What was your inspiration for the single? 
This entire piece was originally going to be a concerto for saxophone and piano. Unfortunately, Tommy Banks had to withdraw from the project when he got sick and eventually passed away.
So, I was thinking about the balance between the piano and saxophone, and it’s one of the reasons there is a prominent piano part in this and the 2nd movement. I knew I wanted it to be up-tempo and virtuosic. I also wanted it to have a set of chord changes that PJ Perry would have fun improvising on the track. Finally, as I was writing, I thought a lot about the key as I knew PJ would be playing the alto saxophone.

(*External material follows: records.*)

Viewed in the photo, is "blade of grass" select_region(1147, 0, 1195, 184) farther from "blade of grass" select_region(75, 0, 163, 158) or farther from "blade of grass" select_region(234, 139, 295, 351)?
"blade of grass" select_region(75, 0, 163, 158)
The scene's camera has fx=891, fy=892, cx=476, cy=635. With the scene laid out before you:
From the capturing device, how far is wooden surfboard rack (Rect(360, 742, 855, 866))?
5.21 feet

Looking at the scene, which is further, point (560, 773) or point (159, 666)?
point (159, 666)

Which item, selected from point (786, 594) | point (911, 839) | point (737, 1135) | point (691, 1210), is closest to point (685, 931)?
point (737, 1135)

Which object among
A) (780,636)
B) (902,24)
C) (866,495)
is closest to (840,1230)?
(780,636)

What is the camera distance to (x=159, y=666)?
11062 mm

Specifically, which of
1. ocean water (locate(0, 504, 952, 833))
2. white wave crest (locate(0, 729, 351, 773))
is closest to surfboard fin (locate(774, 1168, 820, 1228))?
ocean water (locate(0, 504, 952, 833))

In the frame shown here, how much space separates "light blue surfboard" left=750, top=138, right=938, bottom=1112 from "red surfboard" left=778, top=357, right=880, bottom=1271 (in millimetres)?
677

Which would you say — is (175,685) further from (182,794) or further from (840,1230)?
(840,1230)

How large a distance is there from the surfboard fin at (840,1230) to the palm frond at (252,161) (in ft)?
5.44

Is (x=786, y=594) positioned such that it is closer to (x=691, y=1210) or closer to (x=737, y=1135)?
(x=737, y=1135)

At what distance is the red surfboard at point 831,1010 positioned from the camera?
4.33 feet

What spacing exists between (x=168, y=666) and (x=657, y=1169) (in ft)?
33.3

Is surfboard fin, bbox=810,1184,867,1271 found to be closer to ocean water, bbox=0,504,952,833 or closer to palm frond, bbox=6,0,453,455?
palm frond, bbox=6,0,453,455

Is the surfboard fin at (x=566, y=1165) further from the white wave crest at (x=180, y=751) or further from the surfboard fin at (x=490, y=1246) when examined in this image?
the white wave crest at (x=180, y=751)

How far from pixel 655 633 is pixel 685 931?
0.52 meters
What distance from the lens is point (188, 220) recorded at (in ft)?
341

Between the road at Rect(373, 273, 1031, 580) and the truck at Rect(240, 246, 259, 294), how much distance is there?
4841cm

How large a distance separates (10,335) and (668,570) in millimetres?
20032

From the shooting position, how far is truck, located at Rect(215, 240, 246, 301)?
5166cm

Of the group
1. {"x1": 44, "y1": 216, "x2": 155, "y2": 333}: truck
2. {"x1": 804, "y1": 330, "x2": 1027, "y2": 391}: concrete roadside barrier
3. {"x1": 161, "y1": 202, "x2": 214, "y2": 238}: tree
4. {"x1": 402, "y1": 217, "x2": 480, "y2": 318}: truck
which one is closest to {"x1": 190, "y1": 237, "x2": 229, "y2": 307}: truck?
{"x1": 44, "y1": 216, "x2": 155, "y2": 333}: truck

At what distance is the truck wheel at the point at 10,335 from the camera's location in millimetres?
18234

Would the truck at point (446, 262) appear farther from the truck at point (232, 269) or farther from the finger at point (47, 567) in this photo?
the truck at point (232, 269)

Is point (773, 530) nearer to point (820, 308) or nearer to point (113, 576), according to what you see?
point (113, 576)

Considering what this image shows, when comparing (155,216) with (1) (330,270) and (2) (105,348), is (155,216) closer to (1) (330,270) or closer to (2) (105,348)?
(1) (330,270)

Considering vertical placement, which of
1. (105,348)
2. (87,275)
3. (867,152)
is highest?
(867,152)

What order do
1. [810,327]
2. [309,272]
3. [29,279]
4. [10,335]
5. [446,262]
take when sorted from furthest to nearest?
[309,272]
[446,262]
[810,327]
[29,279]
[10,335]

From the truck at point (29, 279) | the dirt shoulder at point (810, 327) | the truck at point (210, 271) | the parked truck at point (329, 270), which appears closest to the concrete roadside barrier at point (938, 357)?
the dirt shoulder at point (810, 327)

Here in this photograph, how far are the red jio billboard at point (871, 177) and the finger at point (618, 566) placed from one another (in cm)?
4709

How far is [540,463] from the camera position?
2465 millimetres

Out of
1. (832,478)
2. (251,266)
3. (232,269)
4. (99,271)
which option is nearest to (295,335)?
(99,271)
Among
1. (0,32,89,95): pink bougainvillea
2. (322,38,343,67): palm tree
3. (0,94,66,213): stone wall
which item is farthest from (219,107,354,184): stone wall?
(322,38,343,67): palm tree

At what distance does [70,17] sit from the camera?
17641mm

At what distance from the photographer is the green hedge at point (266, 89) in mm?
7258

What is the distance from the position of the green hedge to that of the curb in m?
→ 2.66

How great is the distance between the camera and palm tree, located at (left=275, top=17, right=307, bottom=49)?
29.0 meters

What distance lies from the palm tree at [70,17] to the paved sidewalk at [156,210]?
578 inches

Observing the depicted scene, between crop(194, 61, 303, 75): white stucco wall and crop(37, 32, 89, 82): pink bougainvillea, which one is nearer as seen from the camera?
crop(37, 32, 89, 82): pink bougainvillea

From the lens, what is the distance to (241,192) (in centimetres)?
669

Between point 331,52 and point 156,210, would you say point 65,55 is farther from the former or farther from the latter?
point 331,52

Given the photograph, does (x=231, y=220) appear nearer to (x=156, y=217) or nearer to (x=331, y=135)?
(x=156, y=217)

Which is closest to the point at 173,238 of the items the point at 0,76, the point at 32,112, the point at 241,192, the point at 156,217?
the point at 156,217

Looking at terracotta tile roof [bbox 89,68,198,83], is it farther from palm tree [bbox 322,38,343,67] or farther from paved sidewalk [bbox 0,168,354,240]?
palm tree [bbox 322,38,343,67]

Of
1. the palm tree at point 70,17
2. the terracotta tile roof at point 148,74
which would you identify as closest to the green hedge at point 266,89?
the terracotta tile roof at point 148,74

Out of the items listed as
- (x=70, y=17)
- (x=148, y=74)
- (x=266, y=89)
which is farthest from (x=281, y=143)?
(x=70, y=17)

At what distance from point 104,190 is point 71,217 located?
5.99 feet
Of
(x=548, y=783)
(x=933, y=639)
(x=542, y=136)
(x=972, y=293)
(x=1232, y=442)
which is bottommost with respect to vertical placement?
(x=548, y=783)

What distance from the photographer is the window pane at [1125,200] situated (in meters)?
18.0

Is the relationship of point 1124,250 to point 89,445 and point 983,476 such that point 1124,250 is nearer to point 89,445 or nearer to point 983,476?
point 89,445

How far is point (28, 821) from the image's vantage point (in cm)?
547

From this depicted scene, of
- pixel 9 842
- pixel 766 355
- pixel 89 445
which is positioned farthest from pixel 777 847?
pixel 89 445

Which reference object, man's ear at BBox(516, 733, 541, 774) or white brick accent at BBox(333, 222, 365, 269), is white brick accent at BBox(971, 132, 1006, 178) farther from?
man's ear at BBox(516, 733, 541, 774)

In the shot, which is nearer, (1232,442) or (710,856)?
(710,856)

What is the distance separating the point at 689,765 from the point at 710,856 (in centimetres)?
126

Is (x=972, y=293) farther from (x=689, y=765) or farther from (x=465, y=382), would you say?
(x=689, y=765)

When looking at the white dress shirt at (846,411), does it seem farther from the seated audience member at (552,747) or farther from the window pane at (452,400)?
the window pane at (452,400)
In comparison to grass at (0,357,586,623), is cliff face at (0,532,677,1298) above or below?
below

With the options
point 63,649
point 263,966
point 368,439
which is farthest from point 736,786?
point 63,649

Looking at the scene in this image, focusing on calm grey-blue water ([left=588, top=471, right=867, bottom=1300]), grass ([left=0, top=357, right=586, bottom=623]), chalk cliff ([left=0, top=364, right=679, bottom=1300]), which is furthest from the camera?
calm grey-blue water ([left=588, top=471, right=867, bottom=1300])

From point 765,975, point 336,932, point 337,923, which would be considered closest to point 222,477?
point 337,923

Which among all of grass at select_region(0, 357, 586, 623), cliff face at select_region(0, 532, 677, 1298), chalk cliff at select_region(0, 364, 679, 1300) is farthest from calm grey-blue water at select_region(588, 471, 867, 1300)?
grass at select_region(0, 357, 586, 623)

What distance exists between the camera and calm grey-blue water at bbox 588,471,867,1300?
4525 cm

What was the writing process like? 
This piece came quite easily. I have a very strict writing process. I get up every morning at 5 am and write until around 8. With that schedule, it takes me 4-6 months to write a concerto of this scope.

What was it like recording in Prague?
A complete dream! It was a very complicated project to put together, nine people traveling from Canada plus a 65-piece orchestra. Still, it all came together so much better than I hoped, and I’m so proud of everyone who took part.

In the Studio with ROYA

Photo by Roya Yazdanmehr

This past weekend, we visited with Roya Yazdanmehr in the studio while she and co-writer & guitarist Justin Khuong recorded overdubs for the first four songs from her upcoming album. The session was led by Producer and Professor Paul Johnston, with assistance from a number of recording students. 

We asked Roya to reflect on the session, and catch us up on what she’s been doing:

“The project has been on pause for a while so it was exciting to get back into the studio and resume working. It was my first time in the new studio (Studio A in Allard Hall), and it was a beautiful experience. I felt at ease and calm in the space — recording can feel stressful for me, feeling the pressure to get things just right, and I’m grateful for such a supportive team. I have also resumed rehearsals with my full band, in preparation for recording the remainder of the album at the end of October! It feels great to be creating again.”

Roya’s vocals possess a purity of tone that demands attention, dynamically weaving their way through her compositions. Blending the sounds of acoustic guitars, folk rhythms, and jazz infused melodies, Roya encaptures her audiences with direct but poetic encounters.

Watch out for more exciting updates on Roya’s album!